【PAT】【银行排队繁琐模拟】1017 Queueing at Bank

题目链接：1017 Queueing at Bank

Suppose a bank has K windows open for service. There is a yellow line in front of the windows which devides the waiting area into two parts. All the customers have to wait in line behind the yellow line, until it is his/her turn to be served and there is a window available. It is assumed that no window can be occupied by a single customer for more than 1 hour.

Now given the arriving time T and the processing time P of each customer, you are supposed to tell the average waiting time of all the customers.

Input Specification:

Each input file contains one test case.
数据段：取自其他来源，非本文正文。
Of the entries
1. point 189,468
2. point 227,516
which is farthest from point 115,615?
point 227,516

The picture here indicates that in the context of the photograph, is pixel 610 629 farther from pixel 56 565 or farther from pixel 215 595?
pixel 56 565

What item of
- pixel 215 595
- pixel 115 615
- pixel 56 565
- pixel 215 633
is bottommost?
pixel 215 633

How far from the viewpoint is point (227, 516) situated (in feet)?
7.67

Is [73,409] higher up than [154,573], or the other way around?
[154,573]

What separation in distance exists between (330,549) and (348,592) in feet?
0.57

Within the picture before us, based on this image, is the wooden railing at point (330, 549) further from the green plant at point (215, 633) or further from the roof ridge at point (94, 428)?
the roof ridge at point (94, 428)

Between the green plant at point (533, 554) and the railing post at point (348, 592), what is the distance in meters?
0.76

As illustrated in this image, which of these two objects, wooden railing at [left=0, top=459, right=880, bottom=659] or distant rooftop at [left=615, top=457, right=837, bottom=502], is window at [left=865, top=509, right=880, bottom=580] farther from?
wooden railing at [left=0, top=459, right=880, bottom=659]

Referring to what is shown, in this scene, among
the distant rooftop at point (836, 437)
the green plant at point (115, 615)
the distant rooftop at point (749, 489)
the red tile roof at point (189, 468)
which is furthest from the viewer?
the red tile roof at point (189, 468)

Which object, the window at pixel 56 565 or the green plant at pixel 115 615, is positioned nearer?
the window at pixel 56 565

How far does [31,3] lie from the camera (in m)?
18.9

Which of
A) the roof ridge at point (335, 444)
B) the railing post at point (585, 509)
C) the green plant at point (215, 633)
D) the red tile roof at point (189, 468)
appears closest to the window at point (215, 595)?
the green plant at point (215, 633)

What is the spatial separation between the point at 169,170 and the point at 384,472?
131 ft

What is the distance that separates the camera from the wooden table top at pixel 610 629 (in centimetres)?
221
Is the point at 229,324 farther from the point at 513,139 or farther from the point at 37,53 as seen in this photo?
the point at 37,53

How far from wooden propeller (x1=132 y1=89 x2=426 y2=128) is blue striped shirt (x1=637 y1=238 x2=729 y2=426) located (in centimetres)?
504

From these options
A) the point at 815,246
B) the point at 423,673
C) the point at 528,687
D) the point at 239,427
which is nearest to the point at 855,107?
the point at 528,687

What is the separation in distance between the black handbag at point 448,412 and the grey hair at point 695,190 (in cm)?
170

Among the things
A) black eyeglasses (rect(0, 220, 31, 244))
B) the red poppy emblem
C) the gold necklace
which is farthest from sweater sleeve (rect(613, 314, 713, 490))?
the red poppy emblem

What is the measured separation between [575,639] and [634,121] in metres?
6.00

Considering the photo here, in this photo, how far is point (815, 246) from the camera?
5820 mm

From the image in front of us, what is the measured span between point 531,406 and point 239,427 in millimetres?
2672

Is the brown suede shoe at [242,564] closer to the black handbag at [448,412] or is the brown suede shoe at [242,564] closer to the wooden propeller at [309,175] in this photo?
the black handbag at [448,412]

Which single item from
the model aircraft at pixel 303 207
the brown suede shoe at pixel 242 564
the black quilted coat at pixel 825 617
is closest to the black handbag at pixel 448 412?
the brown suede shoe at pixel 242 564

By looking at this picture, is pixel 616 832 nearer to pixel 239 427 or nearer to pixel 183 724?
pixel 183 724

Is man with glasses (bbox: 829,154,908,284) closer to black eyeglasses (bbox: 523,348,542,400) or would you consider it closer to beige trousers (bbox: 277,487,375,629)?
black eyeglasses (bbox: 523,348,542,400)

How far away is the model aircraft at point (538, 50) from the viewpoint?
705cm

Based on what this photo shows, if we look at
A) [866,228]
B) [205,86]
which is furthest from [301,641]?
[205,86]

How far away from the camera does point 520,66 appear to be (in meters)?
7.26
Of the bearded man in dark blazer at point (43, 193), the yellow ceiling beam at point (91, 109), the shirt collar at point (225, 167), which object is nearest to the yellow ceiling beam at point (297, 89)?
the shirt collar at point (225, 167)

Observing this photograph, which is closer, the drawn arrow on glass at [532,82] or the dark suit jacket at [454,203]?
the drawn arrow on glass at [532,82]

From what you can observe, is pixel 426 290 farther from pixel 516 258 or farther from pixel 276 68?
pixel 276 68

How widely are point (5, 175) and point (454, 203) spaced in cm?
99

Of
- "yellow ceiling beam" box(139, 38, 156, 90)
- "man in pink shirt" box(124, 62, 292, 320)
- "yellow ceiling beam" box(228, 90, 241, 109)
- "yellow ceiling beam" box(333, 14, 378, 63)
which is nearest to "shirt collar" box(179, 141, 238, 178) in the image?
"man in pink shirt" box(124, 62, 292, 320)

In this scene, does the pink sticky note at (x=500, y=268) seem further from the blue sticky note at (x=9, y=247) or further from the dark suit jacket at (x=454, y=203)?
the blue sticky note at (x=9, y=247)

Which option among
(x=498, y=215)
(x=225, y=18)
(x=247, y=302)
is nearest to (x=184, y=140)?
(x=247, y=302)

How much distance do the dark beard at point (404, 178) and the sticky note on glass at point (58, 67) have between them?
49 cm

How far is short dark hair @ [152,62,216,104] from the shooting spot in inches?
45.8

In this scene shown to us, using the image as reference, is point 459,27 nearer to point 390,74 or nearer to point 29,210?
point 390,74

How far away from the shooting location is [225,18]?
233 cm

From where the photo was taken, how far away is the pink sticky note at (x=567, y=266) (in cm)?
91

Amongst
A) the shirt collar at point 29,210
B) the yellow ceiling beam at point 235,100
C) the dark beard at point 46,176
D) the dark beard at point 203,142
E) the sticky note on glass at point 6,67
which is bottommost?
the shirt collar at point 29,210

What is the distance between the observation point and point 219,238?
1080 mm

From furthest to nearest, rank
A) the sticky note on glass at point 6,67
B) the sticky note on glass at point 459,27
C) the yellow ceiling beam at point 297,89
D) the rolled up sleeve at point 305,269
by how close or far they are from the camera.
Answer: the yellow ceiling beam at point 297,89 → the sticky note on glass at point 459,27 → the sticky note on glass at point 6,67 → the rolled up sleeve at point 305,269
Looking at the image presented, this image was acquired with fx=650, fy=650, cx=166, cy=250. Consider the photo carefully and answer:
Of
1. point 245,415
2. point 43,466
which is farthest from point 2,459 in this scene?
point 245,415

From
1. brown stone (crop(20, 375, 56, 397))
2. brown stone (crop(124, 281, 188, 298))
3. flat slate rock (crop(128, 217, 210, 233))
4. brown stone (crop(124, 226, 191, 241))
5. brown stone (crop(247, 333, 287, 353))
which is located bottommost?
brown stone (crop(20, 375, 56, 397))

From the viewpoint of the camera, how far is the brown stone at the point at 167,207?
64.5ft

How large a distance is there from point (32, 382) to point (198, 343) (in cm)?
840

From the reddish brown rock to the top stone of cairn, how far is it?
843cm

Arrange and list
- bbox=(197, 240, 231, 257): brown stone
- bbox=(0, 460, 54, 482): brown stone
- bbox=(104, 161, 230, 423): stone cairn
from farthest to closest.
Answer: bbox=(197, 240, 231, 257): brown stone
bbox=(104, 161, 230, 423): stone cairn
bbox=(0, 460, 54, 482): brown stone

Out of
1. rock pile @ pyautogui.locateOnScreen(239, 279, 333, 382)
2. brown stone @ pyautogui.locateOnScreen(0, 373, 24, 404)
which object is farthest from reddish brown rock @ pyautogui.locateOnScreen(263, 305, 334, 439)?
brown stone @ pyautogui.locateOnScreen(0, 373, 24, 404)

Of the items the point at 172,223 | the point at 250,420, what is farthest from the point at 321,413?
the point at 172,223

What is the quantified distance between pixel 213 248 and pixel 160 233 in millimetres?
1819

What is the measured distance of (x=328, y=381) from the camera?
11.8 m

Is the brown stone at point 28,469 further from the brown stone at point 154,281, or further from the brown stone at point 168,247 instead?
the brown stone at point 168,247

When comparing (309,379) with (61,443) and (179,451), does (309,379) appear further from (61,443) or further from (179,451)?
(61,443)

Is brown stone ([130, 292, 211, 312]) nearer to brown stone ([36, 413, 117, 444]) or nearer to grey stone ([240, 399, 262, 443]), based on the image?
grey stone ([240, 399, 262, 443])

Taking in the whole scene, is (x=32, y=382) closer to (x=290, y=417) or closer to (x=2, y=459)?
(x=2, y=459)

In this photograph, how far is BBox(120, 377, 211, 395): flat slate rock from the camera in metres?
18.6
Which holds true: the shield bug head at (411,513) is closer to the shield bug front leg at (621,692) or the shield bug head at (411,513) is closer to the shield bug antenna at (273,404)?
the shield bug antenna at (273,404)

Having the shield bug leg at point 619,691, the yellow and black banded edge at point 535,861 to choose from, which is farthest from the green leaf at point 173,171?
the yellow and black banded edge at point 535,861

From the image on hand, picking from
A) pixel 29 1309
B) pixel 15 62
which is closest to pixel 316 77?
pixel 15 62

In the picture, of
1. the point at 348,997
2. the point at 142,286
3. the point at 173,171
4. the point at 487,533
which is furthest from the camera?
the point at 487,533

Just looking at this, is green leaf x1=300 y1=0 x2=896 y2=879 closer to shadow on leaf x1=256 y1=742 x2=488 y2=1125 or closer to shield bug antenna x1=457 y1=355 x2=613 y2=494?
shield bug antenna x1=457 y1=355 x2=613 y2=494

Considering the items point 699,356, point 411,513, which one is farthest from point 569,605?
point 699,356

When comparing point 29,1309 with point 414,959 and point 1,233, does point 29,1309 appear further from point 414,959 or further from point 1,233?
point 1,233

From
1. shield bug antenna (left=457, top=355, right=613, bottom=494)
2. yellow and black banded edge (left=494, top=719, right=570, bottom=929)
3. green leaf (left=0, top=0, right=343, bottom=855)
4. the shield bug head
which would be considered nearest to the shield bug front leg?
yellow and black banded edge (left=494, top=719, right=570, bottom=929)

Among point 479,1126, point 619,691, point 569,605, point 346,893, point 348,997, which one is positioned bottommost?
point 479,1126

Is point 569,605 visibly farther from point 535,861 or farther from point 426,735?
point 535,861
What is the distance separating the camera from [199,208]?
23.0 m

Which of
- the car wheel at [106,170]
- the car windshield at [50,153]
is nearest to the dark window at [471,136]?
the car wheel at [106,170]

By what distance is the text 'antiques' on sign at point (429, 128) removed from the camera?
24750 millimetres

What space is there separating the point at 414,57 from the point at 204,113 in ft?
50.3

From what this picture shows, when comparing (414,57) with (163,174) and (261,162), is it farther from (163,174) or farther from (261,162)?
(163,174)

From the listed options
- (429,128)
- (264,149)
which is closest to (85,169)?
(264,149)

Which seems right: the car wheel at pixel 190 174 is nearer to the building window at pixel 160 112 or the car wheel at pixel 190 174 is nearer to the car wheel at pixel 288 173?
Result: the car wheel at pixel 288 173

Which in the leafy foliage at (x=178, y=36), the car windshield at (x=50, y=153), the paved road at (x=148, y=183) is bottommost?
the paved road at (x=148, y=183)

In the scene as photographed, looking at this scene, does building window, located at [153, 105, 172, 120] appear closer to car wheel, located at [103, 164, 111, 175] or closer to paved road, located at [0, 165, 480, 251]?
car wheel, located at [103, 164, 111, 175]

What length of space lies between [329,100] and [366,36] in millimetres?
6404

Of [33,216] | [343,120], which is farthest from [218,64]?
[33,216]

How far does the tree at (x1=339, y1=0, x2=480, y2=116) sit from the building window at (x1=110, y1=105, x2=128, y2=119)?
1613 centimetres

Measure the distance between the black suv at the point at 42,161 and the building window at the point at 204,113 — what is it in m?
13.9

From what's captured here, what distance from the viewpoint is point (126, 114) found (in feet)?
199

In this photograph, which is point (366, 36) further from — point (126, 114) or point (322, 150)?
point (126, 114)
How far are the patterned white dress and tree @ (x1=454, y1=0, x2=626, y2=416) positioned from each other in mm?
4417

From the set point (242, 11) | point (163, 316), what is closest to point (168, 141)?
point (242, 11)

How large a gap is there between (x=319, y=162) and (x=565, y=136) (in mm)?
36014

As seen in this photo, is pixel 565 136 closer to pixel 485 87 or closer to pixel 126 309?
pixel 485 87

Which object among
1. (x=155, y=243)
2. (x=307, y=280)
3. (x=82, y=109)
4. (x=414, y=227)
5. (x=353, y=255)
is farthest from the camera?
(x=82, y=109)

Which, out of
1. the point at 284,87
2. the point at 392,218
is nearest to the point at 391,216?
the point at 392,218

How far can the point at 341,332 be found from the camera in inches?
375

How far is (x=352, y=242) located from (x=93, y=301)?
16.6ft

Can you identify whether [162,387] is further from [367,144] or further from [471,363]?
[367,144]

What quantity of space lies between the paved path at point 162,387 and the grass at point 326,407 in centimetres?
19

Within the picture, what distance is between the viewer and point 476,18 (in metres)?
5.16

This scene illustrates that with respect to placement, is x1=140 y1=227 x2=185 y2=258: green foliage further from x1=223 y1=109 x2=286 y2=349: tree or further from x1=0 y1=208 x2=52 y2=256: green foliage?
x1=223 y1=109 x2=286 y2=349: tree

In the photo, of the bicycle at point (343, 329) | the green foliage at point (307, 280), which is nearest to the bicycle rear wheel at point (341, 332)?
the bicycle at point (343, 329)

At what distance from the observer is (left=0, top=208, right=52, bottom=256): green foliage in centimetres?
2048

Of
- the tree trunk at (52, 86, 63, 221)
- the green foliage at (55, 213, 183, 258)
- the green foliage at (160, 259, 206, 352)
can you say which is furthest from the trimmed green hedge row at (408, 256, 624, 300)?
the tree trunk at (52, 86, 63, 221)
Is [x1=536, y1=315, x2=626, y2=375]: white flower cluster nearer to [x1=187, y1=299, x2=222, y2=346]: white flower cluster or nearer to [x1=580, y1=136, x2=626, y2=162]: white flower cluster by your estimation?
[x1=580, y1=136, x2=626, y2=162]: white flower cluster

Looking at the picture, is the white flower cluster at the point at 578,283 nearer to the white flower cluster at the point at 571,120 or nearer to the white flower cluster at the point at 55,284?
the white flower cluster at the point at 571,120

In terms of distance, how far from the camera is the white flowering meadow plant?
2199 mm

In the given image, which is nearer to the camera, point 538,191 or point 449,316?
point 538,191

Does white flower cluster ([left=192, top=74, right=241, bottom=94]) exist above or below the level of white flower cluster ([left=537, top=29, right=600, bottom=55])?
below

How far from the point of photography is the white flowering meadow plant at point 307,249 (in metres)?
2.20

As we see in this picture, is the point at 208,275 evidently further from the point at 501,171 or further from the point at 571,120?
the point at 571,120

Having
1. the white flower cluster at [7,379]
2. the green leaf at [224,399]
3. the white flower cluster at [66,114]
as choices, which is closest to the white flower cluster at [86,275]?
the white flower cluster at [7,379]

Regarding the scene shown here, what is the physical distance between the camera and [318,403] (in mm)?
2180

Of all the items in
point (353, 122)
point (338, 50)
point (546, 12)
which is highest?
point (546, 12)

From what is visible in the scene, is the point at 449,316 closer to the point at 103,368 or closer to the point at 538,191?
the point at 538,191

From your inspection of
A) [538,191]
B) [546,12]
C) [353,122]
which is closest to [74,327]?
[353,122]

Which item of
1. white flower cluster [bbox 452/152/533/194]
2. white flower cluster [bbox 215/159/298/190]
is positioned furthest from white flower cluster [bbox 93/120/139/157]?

For each case, the first line contains 2 numbers: N (≤10​4​​) - the total number of customers, and K (≤100) - the number of windows. Then N lines follow, each contains 2 times: 

HH:MM:SS

 - the arriving time, and P - the processing time in minutes of a customer. Here 

HH

 is in the range [00, 23], 

MM

 and 

SS

 are both in [00, 59]. It is assumed that no two customers arrives at the same time.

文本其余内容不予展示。